REPUBLIKA.CO.ID, KABUL -- Presiden Afghanistan Ashraf Ghani akhirnya mengumumkan calon menteri untuk kabinet barunya, Senin (12/1). Pengumuman itu tertunda tiga bulan pascapelantikan Ghani.
Keinginan untuk membentuk pemerintah yang antikorupsi dan meningkatnya perang dengan gerilyawan Taliban, menjadi beberapa alasan penyebab lamanya pembentukan kabinet tersebut. Sebanyak 25 nama masuk dalam nominasi menteri.
Sebelum resmi menjadi menteri, para calon tersebut harus mendapat persetujuan parlemen Afghanistan terlebih dahulu. Presiden Ghani dan rival pemilu yang berubah menjadi partner pemerintahannya Abdullah Abdullah menghabiskan waktu berbulan-bulan dalam menentukan susunan kabinet. Situasi itu memunculkan kekhawatiran mengenai apakah pemerintahan mereka bisa bekerja secara efektif di masa yang akan datang.
Ghani dilantik pada 29 September lalu setelah ada kesepakatan pembagian kekuasaan dengan Abdullah, mantan rival pemilunya, yang menuduh adanya kecurangan yang membuat Ghani menang dalam pemilu.
Empat kementerian yang paling menonjol dibagi antara kedua kubu secara merata. Calon menteri Departemen Pertahanan Sher Mohammad Karimi yang merupakan kepala staf Angkatan Darat Nasional Afghanistan, merupakan orang yang dianggap dekat dengan Ghani. Begitu juga dengan calon Menteri Keuangan, Ghulam Jilani Popal.
Untuk Kementerian Dalam Negeri, Nur ul-Haq Ulumi sebagai calon merupakan pendukung Abdullah selama kampanye. Calon Menteri Luar Negeri Salahuddin Rabbani pun berhubungan dekat dengan Abdullah.

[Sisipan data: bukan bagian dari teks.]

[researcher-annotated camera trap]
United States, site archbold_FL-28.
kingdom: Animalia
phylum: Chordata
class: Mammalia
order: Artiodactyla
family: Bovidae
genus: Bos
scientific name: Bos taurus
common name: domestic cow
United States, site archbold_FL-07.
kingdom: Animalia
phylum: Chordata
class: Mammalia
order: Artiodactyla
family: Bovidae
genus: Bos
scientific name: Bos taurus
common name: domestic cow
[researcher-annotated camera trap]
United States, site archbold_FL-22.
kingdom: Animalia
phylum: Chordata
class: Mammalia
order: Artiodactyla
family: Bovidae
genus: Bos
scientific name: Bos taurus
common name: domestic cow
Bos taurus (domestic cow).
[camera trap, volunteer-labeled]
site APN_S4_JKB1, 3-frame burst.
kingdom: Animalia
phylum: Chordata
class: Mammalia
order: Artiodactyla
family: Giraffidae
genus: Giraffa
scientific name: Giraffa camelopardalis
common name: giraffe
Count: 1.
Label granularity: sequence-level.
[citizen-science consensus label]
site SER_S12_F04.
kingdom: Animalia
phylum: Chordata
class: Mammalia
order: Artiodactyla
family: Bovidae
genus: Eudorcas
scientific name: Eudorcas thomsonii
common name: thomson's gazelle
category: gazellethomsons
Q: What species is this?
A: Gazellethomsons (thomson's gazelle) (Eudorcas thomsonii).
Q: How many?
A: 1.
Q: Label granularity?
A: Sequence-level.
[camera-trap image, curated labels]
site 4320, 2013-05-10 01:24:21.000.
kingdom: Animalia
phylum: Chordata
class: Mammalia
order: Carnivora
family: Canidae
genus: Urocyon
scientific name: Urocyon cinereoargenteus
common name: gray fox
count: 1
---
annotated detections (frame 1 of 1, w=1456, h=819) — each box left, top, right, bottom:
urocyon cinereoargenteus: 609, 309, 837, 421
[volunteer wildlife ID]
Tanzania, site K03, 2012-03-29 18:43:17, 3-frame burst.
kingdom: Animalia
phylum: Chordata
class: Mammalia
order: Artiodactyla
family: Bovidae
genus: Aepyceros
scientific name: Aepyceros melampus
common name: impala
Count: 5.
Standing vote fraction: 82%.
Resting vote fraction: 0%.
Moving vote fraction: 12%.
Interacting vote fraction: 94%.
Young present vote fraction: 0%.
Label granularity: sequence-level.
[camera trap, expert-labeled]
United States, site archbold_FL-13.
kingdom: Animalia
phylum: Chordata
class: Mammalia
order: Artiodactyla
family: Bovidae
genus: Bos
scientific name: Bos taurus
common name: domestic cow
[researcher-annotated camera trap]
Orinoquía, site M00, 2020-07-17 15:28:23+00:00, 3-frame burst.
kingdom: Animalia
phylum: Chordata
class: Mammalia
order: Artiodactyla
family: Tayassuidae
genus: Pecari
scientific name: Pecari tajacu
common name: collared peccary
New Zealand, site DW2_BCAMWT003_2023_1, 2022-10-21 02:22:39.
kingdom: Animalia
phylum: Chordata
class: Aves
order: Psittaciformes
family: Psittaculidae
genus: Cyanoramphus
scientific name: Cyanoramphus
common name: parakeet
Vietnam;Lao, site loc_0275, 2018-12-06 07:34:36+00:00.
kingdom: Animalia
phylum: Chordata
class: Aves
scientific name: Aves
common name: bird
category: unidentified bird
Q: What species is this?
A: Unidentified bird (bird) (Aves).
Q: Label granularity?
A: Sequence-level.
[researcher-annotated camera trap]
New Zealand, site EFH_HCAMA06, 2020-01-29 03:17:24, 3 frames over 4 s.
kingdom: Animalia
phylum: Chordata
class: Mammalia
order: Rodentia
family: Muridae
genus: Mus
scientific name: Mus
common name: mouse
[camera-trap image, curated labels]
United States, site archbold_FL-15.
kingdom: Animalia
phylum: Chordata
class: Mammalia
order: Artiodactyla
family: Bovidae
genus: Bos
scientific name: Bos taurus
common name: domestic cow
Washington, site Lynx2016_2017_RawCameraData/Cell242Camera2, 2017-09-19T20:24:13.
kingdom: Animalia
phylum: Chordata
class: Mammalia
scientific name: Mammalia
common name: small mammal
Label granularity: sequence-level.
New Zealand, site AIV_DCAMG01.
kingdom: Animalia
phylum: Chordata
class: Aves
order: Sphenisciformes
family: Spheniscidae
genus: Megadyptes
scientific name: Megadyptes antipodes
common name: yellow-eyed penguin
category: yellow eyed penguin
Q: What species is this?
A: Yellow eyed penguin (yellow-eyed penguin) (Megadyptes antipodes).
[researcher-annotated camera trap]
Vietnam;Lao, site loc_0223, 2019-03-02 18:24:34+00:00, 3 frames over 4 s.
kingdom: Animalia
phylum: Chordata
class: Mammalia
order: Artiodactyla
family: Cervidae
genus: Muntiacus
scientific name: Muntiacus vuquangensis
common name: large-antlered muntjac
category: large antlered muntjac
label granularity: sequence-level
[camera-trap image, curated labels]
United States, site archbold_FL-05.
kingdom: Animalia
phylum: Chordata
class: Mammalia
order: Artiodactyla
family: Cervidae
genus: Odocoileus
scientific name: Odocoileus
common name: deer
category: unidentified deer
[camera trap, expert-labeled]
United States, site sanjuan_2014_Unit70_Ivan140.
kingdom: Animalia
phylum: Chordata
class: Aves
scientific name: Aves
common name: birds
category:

Analis politik Zia Rafat mengatakan, kabinet yang dibentuk tersebut tidak mewakili terobosan besar dari sistem patronase Afghanistan. "Banyak dari mereka adalah orang-orang yang berkampanye untuk salah satu kubu dan mendapatkan sesuatu sebagai imbalan," kata Rafat yang juga merupakan seorang Profesor Universitas Kabul dilansir Al-Arabiya, Selasa (13/1).
Thomas Ruttig dari Jaringan Analis Afghanistan setuju bahwa kabinet tersebut lebih mencerminkan jaringan politik dibanding kualifikasi profesional. Namun, Ruttig mengatakan ada beberapa nama yang kurang dikenal dalam daftar yang mungkin bisa berubah menjadi teknokrat yang lebih mandiri.
"Mari kita lihat apakah itu pertanda baik, dan seberapa banyak membuatnya melalui parlemen," kata Ruttig.